Return the line containing "RPC_1180.JPG" and every line beneath it through the end of the entries below, unchanged. Pictures stay out.

━━ Given data

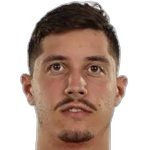 David Raul Miculescu
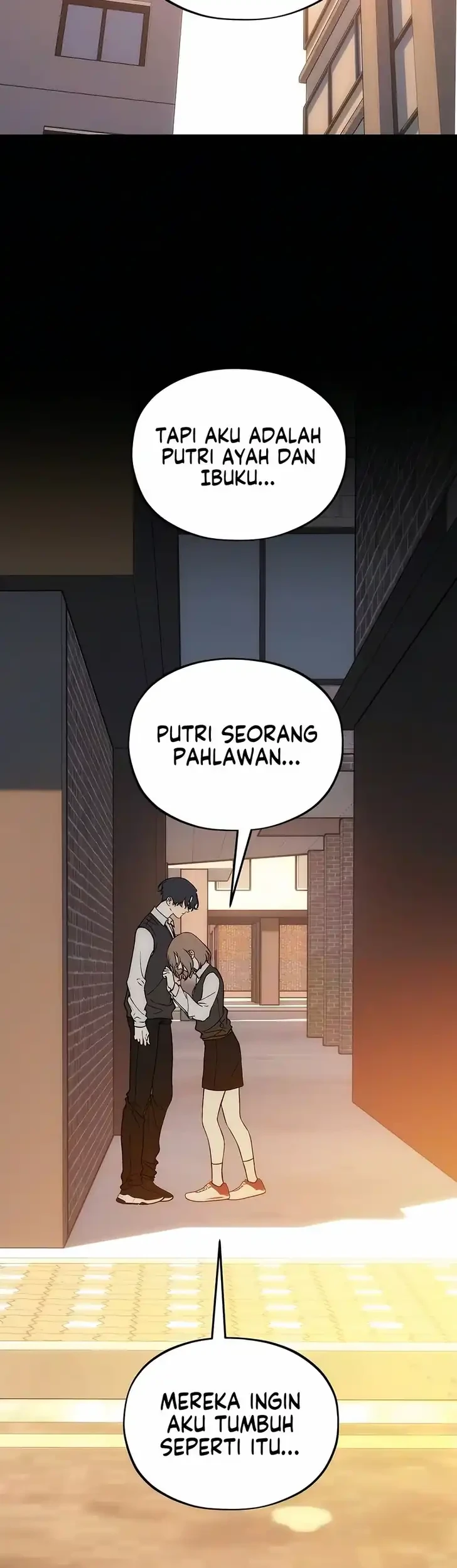 Chapter 8 - halaman 46
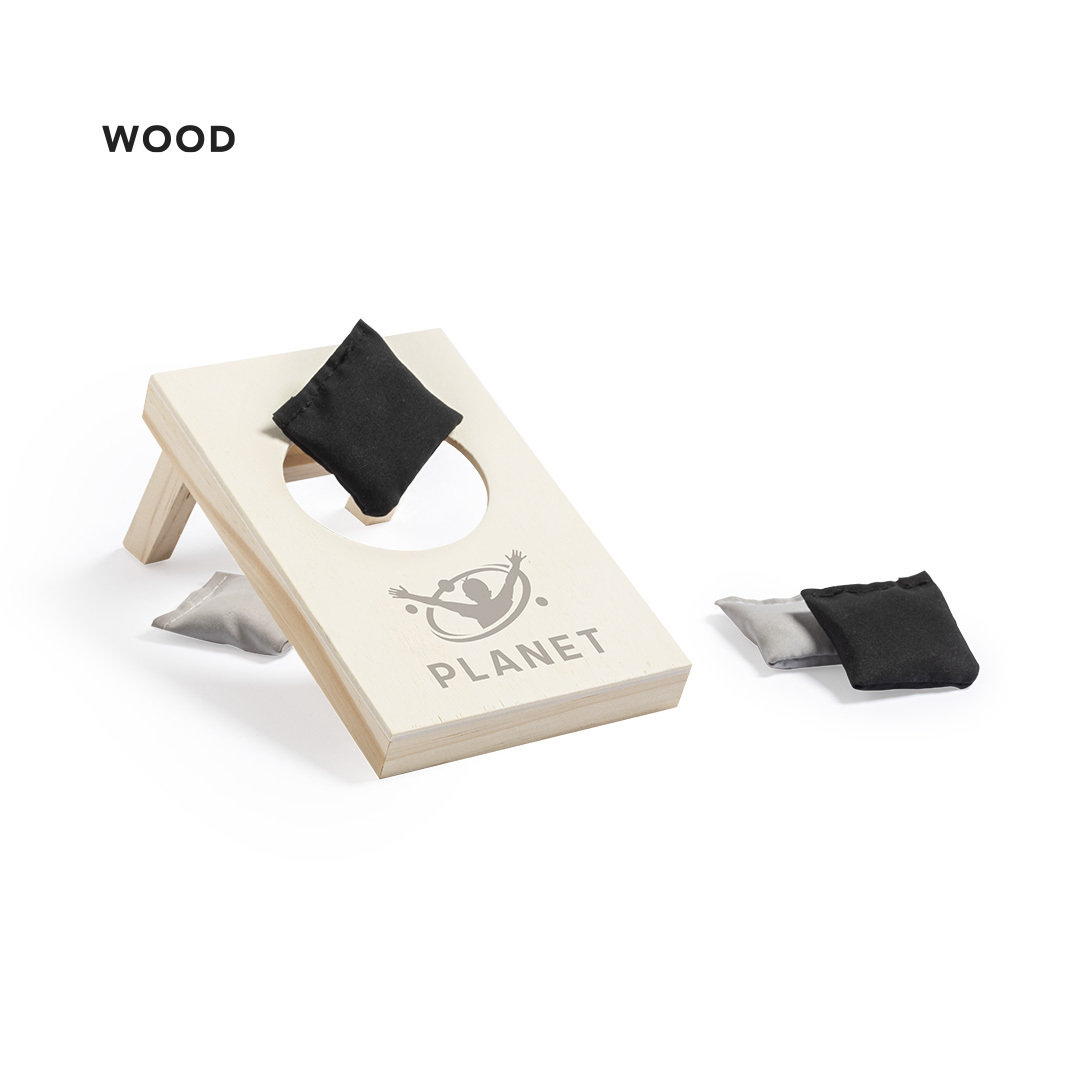 Jeu Tumble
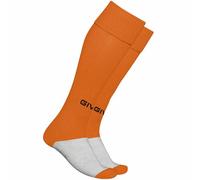 Givova Chaussettes "Calcio" C001-0001 40-47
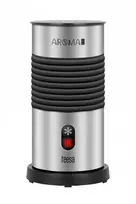 Milk frother 600 ml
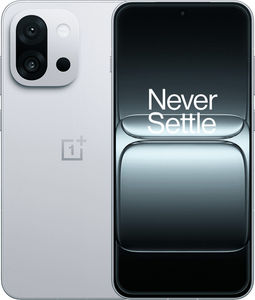 OnePlus 13T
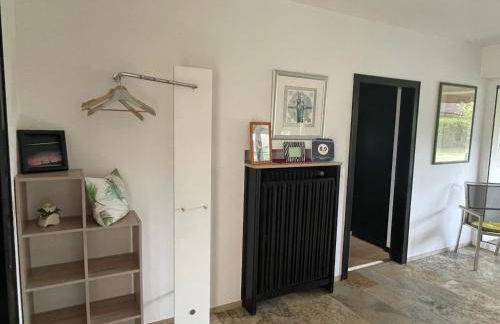 Linnemanns Gaestehaus - Foto 24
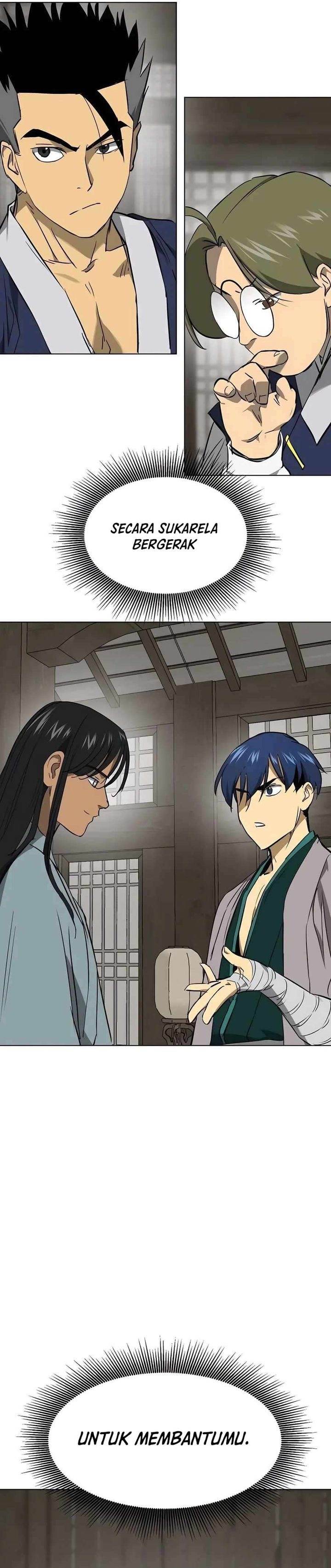 image-komik-infinite-level-up-in-murim-chapter-215-44/50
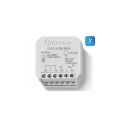 Finder Relay Multifunktions-integriertes Bluetooth Verbunden 1 Austausch JA 13218230B000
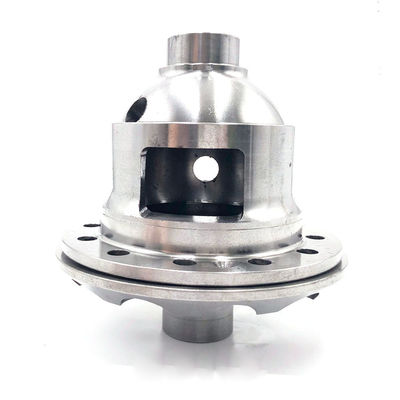अच्छा दाम APRD153 Vehicle Parts Accessories Toyota Lexus Corrosion Proof Land Cruiser Diff Locker ऑनलाइन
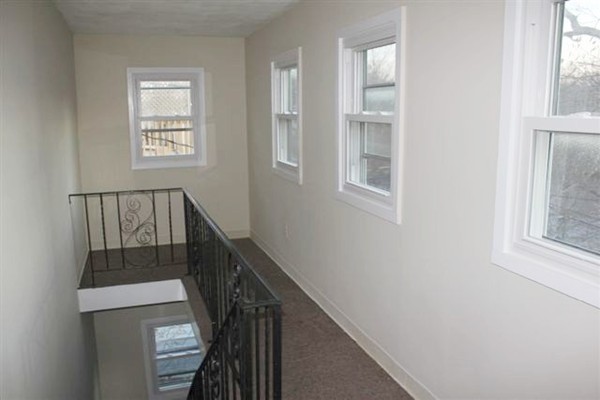 5 Denmark Street Dedham, MA 02026 - Photo 18 of 19 Gallery Image 18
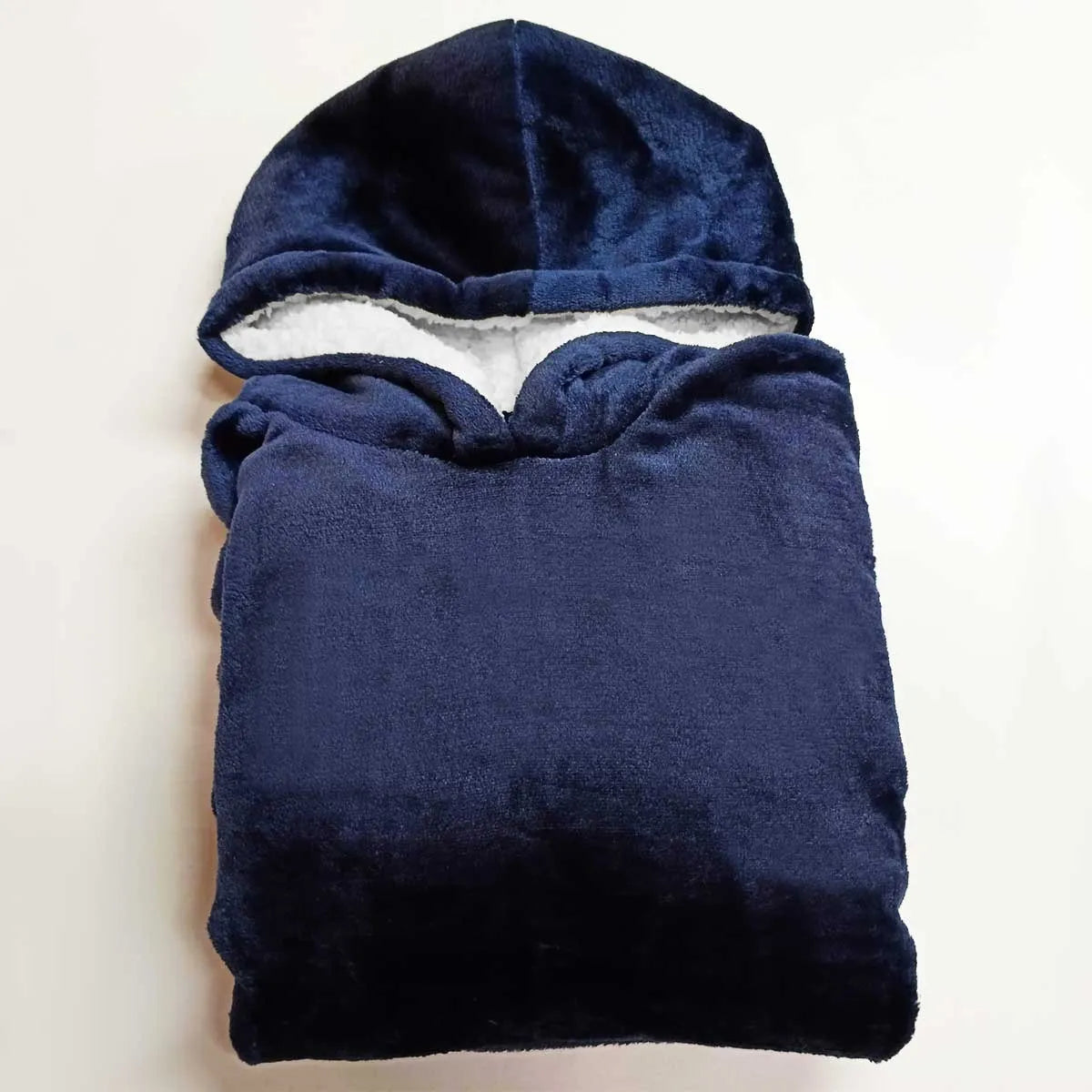 Buzo Térmico – Abrigo, Comodidad y Alta Durabilidad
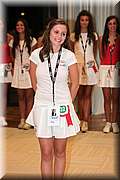 RPC_1180.JPG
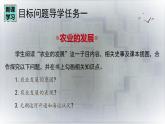 初中  歷史  人教版（2024）  七年級下冊（2024）第12課 宋元時期經(jīng)濟的繁榮 課件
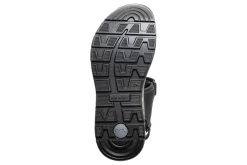 ara Everett- Medium | Sandals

━━━━

▶ Reply to the exercise
 RPC_1180.JPG
 初中  歷史  人教版（2024）  七年級下冊（2024）第12課 宋元時期經(jīng)濟的繁榮 課件
 ara Everett- Medium | Sandals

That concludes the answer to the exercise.